Utilization of Neighbor Information for Image Classification with Different Levels of Supervision
Gihan Jayatilaka, Abhinav Shrivastava, Matthew Gwilliam
TL;DR
The paper tackles the gap between fully supervised, semi-supervised (GCD), and unsupervised image recognition by proposing UNIC, a neighbor-information–driven framework that unifies clustering and GCD. It leverages a DINO-based ViT backbone to mine positive and negative neighbors and finetunes end-to-end with neighbor-aware losses, adapting naturally to GCD by using ground-truth neighbors for labelled classes.
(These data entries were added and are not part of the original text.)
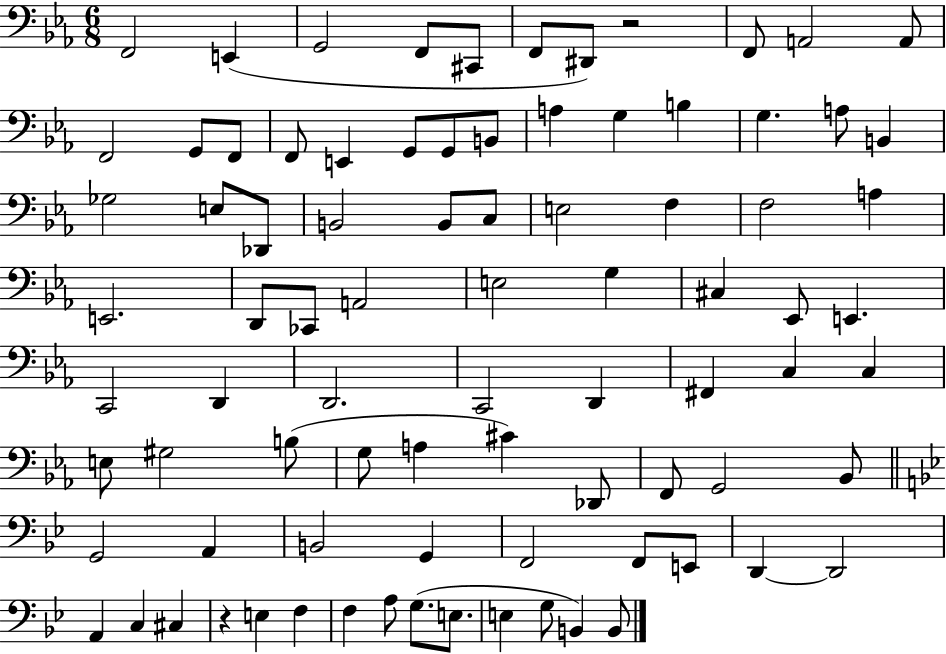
F2/h E2/q G2/h F2/e C#2/e F2/e D#2/e R/h F2/e A2/h A2/e F2/h G2/e F2/e F2/e E2/q G2/e G2/e B2/e A3/q G3/q B3/q G3/q. A3/e B2/q Gb3/h E3/e Db2/e B2/h B2/e C3/e E3/h F3/q F3/h A3/q E2/h. D2/e CES2/e A2/h E3/h G3/q C#3/q Eb2/e E2/q. C2/h D2/q D2/h. C2/h D2/q F#2/q C3/q C3/q E3/e G#3/h B3/e G3/e A3/q C#4/q Db2/e F2/e G2/h Bb2/e G2/h A2/q B2/h G2/q F2/h F2/e E2/e D2/q D2/h A2/q C3/q C#3/q R/q E3/q F3/q F3/q A3/e G3/e. E3/e. E3/q G3/e B2/q B2/e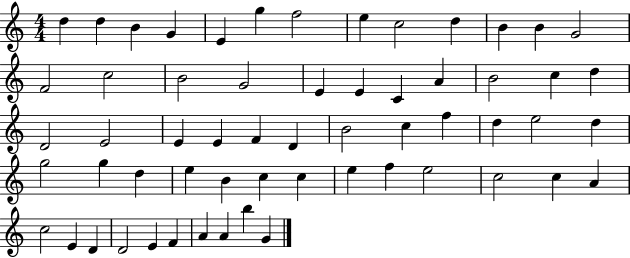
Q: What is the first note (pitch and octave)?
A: D5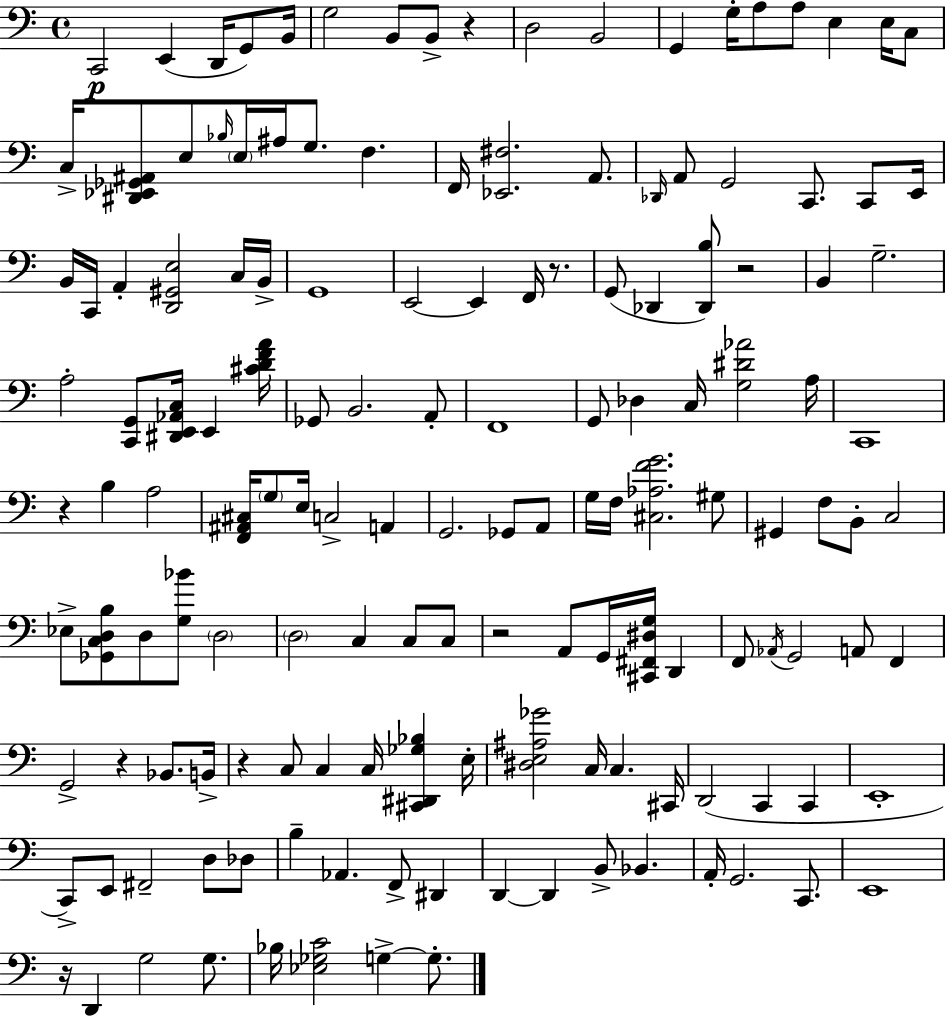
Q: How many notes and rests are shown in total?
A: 148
A novel second-order neighbor cleaning strategy and a dedicated negative-neighbor mining component enable effective clustering with a single clustering head, achieving state-of-the-art results on ImageNet-100, ImageNet-200, CUB-200, Aircrafts, and SCars for both clustering and GCD. The approach demonstrates strong open-world recognition potential, showing that carefully harnessed neighbor information can bridge supervised and unsupervised learning in image classification, with practical implications for scenarios with varying levels of labeling.
Abstract
We propose to bridge the gap between semi-supervised and unsupervised image recognition with a flexible method that performs well for both generalized category discovery (GCD) and image clustering. Despite the overlap in motivation between these tasks, the methods themselves are restricted to a single task -- GCD methods are reliant on the labeled portion of the data, and deep image clustering methods have no built-in way to leverage the labels efficiently. We connect the two regimes with an innovative approach that Utilizes Neighbor Information for Classification (UNIC) both in the unsupervised (clustering) and semisupervised (GCD) setting. State-of-the-art clustering methods already rely heavily on nearest neighbors. We improve on their results substantially in two parts, first with a sampling and cleaning strategy where we identify accurate positive and negative neighbors, and secondly by finetuning the backbone with clustering losses computed by sampling both types of neighbors. We then adapt this pipeline to GCD by utilizing the labelled images as ground truth neighbors. Our method yields state-of-the-art results for both clustering (+3% ImageNet-100, Imagenet200) and GCD (+0.8% ImageNet-100, +5% CUB, +2% SCars, +4% Aircraft).